■ FRAGMENT:
++++++++

Hoe opent de schrijver deze inleiding?
"He didn't make the world great again"
A
Intrigerende vraag
B
Schokkende of opvallende cijfers
C
Paradox (schijnbare tegenstelling)
D
Prikkelend citaat

Slide 25 - Quiz

Slot
Een goed geschreven tekst wordt afgerond met een slot. Een goed slot is kort, maar krachtig.

Het goed slot bevalt altijd:
• Hoofdgedachte = conclusie van de tekst, in één zin de tekst samengevat
     Wordt vaak aangeduid met een signaal(woord), bijvoorbeeld: kortom, al met al, dus, kort samengevat, etc.
• Cirkel rondmaken = terugkomen op de aandachtstrekker uit de inleiding
• Uitsmijter = pakkende slotzin

Daarnaast kan het slot (een combinatie van) de volgende elementen bevatten:
• Korte samenvatting (alleen bij lange teksten)
• Toekomstverwachting (komt vaak voor bij de verleden/heden(/toekomst)structuur)
• Aansporing / aanbeveling (komt vaak voor bij een betoog of activerende tekst)
• Afweging (komt vaak voor bij een beschouwing)

Slide 26 - Slide

Slot
Wat doe je niet in een slot?
• Nieuwe informatie vertellen / een nieuw deelonderwerp aansnijden
• Met een algemene zin afsluiten
Bijvoorbeeld: “De tijd zal het leren.” / “Het is een lastige kwestie en dat zal het altijd blijven.”
• ‘Einde’ onder de tekst zetten


Slide 27 - Slide

Welke onderdelen moeten verplicht in het slot?

Slide 28 - Open question

Welk van de onderstaande onderdelen is optioneel in het slot?
A
Cirkel rondmaken
B
Afweging
C
Uitsmijter
D
Hoofdgedachte

Slide 29 - Quiz

Wat doe je absoluut niet in het slot?

Slide 30 - Open question

Middenstuk

Slide 31 - Slide

Benoem alle begrippen waar je aan denkt bij een middenstuk

Slide 32 - Open question

Tekststructuren
  1. Argumentatie
  2. Aspecten
  3. Probleem/ oplossing
  4. Verklaring
  5. Verleden/ heden/ toekomst
  6. Voor- en nadelen
  7. Vraag/ antwoord

Slide 33 - Slide

Bij welke structuur komt deze indeling voor?
Inleiding: stelling, standpunt
A
Aspecten
B
Verklaring
C
Argumentatie
D
Vraag/ antwoord

Slide 34 - Quiz

Bij welke structuur komt deze indeling voor?
Inleiding: probleem
A
Probleem/ oplossing
B
Verklaring
C
Argumentatie
D
Vraag/ antwoord

Slide 35 - Quiz

Bij welke structuur komt deze indeling voor?
Inleiding: onderwerp
A
Aspecten
B
Verklaring
C
Argumentatie
D
Vraag/ antwoord

Slide 36 - Quiz

Deelonderwerpen
Het onderwerp van een tekst wordt in het middenstuk uitgewerkt in deelonderwerpen.

++++++++

■ AANGELEVERDE GEGEVENS:
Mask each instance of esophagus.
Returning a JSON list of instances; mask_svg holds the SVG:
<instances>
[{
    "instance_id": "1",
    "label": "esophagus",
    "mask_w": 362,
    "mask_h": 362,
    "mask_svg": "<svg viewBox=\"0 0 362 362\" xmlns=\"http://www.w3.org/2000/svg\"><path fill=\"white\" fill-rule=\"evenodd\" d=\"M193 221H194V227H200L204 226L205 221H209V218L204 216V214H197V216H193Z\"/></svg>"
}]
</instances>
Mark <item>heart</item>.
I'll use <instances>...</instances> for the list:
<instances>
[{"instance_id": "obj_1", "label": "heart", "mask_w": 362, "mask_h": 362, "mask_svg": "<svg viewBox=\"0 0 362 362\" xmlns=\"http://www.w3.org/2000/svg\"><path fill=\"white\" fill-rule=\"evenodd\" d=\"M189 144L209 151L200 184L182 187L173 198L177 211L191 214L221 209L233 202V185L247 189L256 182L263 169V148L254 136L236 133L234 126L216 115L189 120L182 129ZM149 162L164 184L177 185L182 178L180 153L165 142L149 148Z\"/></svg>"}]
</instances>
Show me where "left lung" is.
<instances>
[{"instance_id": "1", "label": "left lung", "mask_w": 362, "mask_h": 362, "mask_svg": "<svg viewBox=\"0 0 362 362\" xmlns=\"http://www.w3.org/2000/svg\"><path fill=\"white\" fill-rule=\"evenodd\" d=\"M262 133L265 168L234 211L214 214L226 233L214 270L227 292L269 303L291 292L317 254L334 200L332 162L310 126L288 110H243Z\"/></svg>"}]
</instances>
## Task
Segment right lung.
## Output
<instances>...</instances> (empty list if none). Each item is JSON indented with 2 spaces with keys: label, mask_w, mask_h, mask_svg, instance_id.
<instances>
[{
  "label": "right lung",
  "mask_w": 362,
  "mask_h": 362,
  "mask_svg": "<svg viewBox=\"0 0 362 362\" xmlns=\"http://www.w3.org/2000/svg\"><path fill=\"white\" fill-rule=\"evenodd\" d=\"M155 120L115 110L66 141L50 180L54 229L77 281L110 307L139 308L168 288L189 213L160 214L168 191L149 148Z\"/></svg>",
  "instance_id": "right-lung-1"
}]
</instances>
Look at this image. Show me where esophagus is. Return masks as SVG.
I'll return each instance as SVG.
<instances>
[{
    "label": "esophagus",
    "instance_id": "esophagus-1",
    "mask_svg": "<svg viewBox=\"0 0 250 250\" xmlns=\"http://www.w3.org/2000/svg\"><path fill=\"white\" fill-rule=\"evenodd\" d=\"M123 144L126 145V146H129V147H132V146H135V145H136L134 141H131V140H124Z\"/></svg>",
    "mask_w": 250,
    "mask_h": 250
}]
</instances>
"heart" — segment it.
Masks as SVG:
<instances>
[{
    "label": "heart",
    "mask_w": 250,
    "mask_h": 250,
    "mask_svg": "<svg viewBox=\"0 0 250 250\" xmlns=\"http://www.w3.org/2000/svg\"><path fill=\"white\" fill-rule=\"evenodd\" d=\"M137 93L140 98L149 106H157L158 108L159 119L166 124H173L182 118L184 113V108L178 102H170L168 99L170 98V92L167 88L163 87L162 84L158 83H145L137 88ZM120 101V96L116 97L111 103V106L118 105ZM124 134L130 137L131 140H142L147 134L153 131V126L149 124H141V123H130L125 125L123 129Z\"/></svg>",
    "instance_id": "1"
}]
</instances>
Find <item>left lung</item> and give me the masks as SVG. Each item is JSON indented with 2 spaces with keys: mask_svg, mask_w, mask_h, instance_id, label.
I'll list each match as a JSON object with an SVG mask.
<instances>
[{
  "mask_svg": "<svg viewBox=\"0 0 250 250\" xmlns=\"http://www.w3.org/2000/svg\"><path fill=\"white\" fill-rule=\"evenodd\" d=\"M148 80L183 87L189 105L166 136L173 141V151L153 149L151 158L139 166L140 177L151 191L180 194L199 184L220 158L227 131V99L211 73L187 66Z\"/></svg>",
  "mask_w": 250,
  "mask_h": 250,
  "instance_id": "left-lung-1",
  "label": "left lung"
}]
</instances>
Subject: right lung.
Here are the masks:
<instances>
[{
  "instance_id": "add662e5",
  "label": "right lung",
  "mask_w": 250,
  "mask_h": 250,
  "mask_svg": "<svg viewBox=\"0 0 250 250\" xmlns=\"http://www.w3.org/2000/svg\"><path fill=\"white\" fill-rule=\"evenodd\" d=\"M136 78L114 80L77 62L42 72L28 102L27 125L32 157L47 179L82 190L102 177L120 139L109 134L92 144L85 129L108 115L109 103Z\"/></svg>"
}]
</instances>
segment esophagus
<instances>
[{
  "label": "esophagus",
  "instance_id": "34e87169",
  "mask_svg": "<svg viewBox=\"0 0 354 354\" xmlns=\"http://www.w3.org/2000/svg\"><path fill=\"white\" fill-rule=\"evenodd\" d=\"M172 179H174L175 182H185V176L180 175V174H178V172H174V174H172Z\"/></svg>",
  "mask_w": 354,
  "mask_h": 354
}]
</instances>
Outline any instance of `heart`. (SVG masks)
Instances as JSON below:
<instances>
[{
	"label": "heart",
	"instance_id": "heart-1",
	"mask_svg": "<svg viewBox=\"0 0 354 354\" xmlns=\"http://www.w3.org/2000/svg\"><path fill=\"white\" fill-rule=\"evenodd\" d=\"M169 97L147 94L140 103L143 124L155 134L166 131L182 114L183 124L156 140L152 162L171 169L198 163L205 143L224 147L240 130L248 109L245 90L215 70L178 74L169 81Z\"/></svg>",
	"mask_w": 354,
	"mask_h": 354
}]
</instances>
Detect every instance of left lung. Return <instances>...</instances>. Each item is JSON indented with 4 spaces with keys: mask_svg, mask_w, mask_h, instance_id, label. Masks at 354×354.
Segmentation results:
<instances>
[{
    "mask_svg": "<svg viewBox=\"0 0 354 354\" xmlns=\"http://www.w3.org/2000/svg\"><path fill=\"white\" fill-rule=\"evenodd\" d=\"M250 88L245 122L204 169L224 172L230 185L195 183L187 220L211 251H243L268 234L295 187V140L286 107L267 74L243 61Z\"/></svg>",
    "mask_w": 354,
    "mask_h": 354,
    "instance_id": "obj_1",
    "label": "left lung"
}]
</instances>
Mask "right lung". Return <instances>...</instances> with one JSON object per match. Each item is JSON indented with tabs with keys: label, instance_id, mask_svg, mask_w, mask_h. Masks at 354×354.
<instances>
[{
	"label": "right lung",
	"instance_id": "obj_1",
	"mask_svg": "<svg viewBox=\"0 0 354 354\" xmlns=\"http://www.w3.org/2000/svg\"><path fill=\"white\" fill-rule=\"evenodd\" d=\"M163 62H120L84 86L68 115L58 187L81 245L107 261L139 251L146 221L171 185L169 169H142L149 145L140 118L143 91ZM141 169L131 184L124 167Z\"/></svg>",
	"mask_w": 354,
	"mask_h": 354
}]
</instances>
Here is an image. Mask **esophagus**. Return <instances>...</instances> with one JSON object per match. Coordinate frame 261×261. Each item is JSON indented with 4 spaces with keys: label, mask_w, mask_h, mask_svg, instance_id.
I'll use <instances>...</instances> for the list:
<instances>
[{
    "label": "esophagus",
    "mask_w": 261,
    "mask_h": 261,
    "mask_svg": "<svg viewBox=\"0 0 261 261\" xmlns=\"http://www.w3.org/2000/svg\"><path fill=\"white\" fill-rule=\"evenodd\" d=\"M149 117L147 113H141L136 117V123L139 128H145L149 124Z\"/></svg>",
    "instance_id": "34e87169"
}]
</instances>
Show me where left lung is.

++++++++

■ SCHRIFTELIJKE OPDRACHTEN:
a. Schrijf het deel van het fragment uit dat begint bij de woorden "Daarnaast kan het" en eindigt na de woorden "bij de verleden/heden(/toekomst)structuur)".
b. Wat houdt "cirkel rondmaken" volgens het fragment in?
De regels staan los van het fragment en vormen afzonderlijk materiaal.

■ ANTWOORDEN PER OPDRACHT:
a.
Daarnaast kan het slot (een combinatie van) de volgende elementen bevatten:
• Korte samenvatting (alleen bij lange teksten)
• Toekomstverwachting (komt vaak voor bij de verleden/heden(/toekomst)structuur)

b. Terugkomen op de aandachtstrekker uit de inleiding.